_Stated problem_
Copy the records word for word, starting with the line that contains "What is closest to the" and going on through the end of the records.

_Material to process_
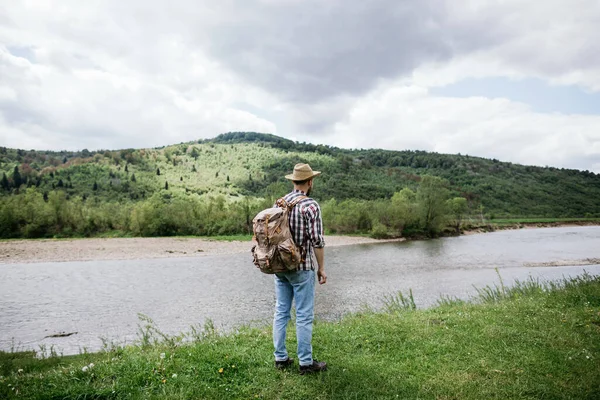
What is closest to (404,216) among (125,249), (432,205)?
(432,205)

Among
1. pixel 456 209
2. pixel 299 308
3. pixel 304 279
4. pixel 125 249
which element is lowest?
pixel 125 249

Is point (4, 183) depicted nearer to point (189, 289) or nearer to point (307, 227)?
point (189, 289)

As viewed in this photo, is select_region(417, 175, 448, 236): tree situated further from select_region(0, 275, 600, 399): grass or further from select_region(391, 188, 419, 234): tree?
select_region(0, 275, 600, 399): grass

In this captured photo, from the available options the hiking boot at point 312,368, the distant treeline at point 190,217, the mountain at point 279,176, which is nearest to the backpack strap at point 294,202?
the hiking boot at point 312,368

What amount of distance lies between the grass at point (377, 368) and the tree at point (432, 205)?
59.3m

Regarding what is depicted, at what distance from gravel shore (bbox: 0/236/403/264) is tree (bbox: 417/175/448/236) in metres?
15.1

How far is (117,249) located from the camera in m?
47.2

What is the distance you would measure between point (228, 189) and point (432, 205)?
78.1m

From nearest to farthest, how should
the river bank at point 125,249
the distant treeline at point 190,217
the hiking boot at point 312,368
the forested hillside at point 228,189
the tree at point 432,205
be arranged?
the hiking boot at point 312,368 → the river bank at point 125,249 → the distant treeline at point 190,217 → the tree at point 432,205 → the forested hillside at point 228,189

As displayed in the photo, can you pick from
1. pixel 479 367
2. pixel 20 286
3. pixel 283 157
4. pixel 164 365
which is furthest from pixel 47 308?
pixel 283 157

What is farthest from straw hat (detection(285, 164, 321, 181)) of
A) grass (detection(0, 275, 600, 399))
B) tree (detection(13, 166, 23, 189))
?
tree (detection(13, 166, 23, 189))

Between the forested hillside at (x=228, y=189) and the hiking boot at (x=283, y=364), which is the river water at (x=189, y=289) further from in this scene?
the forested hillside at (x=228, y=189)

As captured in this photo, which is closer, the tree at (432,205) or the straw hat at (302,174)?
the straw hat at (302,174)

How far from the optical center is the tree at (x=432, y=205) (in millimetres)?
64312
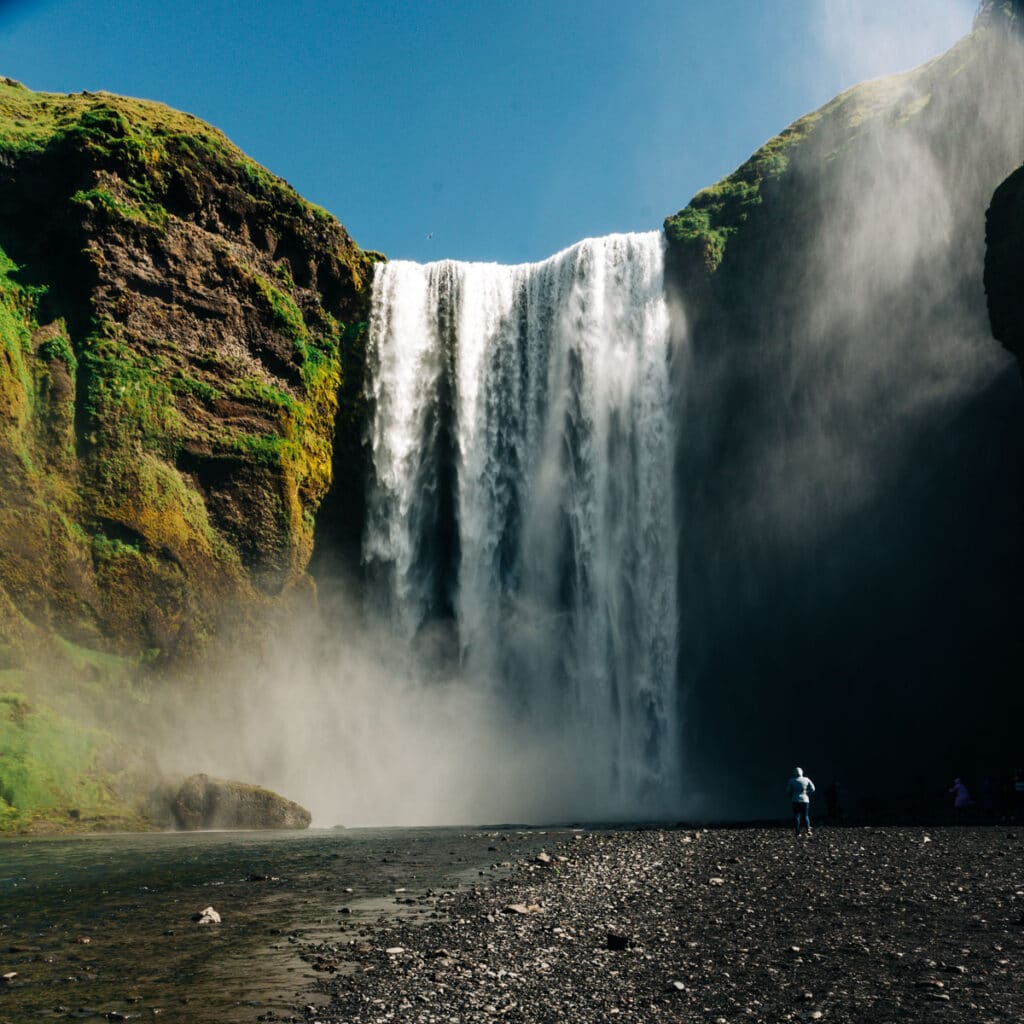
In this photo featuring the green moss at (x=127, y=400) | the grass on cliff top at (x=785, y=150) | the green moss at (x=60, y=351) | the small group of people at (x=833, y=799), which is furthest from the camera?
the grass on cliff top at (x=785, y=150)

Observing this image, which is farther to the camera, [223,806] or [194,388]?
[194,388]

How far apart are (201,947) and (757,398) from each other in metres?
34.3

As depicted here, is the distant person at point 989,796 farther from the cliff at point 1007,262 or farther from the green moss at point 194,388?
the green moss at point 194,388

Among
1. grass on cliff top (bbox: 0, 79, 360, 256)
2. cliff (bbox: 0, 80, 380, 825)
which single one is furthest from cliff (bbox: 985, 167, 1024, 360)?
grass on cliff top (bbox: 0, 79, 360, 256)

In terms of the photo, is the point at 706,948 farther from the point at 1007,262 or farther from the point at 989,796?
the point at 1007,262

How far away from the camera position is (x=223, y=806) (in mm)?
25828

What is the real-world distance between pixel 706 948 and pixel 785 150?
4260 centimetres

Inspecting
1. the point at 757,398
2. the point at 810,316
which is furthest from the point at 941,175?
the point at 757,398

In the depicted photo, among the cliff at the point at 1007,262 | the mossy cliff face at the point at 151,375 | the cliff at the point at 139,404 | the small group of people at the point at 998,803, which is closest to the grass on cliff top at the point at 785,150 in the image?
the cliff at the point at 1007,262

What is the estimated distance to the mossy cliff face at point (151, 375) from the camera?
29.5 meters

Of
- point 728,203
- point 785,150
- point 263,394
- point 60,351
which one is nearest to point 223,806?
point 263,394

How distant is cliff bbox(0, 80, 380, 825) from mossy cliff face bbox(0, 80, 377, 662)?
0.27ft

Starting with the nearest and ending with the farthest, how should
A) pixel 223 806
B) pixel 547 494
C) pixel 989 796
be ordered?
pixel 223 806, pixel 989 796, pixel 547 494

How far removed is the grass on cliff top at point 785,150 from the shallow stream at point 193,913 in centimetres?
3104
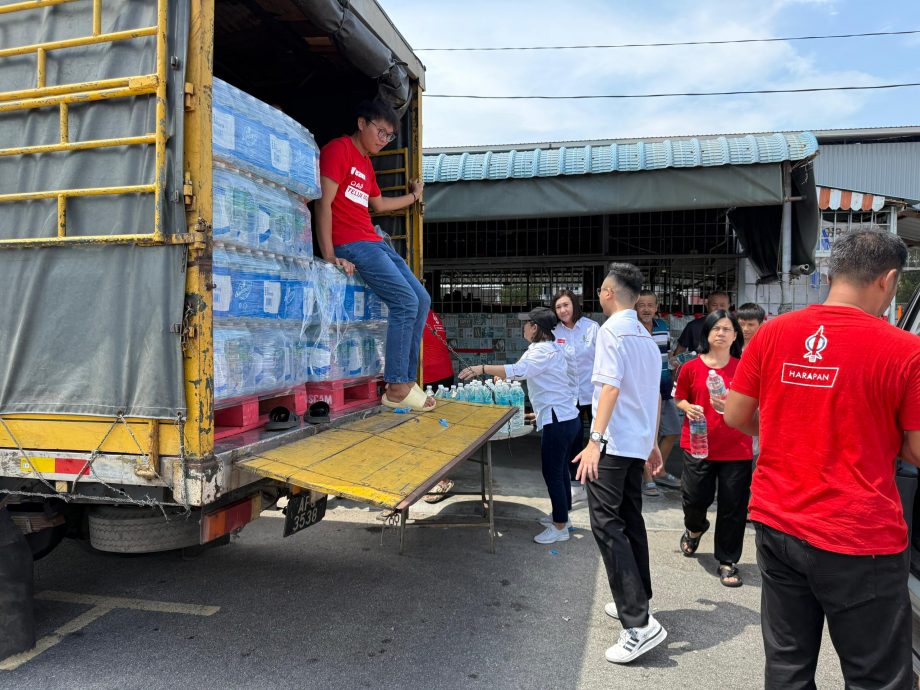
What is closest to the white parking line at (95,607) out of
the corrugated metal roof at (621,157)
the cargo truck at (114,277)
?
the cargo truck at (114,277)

_The reply_
What is closest to the white parking line at (95,607) out of
the corrugated metal roof at (621,157)
the cargo truck at (114,277)
?
the cargo truck at (114,277)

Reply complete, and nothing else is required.